I have a similar question. My wife and I are both retired but want to live in the Netherlands (not Amsterdam) for a couple of years. Any suggestion where ( we like Haarlem, Flavoland, and Leiden but am open to other places.


----------



## Bevdeforges (Nov 16, 2007)

There aren't all that many countries these days that have a specific "retirement" visa. In France, for example, a retiree would go for a "visitor" visa. Basically, you need to find the category of visa that allows you to live there without being able to work. Usually requires that you have your own "financial resources" - either pensions or "living off the interest" from your investments. 

I don't know the specifics, but the Netherlands has a reputation of being pretty strict about its requirements for long-stay visas. And in many cases you may be required to learn Dutch in order to settle there. Hence the recommendation to move there asap if you have Brexit related Freedom of Movement privileges.

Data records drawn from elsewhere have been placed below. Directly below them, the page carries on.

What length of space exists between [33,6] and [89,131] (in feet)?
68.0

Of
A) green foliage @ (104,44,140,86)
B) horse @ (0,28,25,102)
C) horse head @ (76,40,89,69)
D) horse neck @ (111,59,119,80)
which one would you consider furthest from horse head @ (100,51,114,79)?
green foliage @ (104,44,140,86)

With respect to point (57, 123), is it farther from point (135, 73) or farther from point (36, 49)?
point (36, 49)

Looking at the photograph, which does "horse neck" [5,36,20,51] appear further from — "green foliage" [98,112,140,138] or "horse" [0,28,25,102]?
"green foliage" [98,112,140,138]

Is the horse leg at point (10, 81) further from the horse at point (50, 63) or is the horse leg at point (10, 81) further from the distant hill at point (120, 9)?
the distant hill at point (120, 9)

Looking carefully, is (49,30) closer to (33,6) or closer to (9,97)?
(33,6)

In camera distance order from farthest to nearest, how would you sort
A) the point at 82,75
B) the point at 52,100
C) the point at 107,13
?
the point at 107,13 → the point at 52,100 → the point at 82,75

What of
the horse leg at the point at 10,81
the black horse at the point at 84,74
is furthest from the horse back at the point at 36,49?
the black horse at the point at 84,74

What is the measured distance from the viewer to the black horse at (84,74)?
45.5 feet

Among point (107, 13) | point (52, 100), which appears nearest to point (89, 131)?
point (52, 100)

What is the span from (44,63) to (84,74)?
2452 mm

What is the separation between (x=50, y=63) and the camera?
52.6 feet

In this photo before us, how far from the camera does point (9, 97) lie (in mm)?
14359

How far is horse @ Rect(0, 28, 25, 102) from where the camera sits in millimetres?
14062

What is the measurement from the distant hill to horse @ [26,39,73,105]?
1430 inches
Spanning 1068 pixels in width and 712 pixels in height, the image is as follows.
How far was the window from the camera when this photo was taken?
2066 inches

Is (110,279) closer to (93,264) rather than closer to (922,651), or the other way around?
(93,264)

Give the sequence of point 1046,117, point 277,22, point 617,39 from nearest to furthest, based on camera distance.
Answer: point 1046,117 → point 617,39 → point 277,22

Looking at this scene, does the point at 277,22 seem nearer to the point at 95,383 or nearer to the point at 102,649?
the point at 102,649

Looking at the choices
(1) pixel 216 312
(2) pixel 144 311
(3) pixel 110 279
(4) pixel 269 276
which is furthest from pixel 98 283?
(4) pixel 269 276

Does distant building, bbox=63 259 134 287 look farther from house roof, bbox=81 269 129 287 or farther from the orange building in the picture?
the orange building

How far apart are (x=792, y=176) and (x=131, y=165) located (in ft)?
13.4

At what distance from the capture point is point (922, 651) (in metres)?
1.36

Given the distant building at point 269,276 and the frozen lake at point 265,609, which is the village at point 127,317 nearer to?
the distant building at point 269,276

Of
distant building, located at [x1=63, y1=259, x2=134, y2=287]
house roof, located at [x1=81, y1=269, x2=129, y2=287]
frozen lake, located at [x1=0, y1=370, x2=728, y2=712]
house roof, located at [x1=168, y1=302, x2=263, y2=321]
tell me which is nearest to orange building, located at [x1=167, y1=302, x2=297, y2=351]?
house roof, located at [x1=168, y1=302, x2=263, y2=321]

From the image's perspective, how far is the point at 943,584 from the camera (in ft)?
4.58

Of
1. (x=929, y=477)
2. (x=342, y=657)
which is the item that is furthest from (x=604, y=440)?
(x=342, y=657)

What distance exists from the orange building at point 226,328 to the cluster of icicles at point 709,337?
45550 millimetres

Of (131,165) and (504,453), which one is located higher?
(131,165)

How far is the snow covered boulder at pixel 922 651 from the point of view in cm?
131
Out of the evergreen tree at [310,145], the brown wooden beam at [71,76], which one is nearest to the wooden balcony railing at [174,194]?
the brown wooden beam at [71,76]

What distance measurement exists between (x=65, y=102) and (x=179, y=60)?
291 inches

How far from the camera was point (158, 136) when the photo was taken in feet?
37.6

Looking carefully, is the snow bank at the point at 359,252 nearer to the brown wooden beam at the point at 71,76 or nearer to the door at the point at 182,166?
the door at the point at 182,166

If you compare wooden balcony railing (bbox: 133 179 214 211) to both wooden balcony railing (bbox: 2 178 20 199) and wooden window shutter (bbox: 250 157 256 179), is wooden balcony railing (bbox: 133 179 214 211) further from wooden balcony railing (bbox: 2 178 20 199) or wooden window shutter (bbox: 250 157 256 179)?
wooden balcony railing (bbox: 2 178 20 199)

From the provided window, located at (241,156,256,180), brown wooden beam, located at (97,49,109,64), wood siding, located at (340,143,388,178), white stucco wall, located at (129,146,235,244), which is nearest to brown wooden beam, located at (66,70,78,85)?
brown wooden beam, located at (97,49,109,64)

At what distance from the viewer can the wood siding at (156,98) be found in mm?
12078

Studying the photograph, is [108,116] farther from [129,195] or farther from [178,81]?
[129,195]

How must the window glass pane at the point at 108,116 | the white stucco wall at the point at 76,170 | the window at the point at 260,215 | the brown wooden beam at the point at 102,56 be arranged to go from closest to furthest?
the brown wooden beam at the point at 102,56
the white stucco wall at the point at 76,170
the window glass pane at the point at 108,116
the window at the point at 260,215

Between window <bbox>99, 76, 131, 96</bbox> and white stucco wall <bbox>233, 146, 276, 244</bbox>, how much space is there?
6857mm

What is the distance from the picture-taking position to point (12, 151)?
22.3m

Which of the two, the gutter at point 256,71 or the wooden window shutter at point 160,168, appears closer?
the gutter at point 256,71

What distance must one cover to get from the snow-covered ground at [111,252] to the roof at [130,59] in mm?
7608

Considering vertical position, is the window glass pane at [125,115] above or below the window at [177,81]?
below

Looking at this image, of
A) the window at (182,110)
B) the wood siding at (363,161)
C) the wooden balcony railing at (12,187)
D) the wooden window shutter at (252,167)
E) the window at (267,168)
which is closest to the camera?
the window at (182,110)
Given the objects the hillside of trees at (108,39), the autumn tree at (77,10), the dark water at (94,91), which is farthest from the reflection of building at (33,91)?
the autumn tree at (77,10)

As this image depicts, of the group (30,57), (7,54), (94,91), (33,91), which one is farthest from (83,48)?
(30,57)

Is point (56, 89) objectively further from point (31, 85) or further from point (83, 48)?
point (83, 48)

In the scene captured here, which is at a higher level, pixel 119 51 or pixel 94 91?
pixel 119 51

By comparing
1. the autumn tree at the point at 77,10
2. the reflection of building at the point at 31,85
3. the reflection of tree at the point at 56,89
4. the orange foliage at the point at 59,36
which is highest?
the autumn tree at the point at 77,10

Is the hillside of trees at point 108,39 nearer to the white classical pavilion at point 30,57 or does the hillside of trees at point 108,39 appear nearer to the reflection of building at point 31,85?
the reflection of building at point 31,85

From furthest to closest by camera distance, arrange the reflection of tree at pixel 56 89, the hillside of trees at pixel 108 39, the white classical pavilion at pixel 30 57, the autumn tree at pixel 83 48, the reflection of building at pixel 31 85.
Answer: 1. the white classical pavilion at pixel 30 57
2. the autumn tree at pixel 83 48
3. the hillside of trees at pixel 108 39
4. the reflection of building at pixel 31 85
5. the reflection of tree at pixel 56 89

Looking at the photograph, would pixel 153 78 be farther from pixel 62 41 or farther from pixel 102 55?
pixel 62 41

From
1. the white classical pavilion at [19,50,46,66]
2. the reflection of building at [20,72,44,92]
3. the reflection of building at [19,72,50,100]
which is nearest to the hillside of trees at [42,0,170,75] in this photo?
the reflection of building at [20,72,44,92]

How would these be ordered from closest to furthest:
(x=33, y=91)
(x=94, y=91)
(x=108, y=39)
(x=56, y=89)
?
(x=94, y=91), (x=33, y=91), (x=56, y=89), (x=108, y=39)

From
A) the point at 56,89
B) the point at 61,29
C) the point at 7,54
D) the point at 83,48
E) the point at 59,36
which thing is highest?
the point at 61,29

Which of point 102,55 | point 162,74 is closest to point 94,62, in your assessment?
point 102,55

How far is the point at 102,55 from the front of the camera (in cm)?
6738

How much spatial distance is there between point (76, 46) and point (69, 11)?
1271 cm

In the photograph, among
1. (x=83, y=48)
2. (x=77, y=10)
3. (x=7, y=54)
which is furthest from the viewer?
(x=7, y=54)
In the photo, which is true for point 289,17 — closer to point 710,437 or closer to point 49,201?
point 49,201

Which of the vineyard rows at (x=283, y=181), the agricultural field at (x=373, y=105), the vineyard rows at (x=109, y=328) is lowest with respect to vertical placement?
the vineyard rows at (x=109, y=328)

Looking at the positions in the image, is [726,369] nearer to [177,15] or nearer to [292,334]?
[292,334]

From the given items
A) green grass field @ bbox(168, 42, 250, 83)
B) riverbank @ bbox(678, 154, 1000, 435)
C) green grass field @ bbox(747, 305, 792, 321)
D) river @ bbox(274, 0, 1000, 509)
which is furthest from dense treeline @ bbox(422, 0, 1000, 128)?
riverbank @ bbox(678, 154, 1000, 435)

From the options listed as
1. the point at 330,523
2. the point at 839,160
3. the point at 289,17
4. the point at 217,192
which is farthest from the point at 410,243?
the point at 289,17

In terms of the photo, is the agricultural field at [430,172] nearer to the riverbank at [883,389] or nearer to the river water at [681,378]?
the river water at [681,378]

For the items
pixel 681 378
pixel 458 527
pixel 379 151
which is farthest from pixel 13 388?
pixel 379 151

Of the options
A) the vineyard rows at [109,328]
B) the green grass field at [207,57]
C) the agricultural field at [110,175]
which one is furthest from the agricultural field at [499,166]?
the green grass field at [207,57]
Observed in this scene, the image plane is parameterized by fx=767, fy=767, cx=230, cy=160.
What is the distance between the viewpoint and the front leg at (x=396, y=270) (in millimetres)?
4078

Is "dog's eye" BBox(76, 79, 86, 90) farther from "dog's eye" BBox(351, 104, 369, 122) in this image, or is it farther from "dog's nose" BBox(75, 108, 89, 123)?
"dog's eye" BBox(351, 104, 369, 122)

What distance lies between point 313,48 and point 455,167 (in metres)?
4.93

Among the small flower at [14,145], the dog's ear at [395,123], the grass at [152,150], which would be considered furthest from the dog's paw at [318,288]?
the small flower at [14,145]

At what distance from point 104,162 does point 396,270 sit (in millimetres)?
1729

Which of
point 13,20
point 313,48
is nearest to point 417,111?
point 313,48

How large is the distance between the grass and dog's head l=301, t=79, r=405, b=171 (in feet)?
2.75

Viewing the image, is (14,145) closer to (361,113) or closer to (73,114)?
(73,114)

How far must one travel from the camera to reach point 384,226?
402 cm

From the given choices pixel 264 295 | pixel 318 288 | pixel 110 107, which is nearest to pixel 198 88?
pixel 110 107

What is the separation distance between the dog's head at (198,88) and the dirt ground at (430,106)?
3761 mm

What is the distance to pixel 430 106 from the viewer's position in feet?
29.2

The Netherlands is a small country and wherever you are, you aren't all that far from anywhere else. One thing to decide is if you want to be in a city (Amsterdam, The Hague, Haarlem) or in a more rural area with freestanding houses rather than flats.


----------



## Bellthorpe (Jun 23, 2013)

Richy2015 said:


> I have emailed the IND and they just really direct me to register before the Dec 31st or call their Brexit helpline


Then call the Brexit hotline. The wait time is not long, they all speak English, and they're very helpful.


----------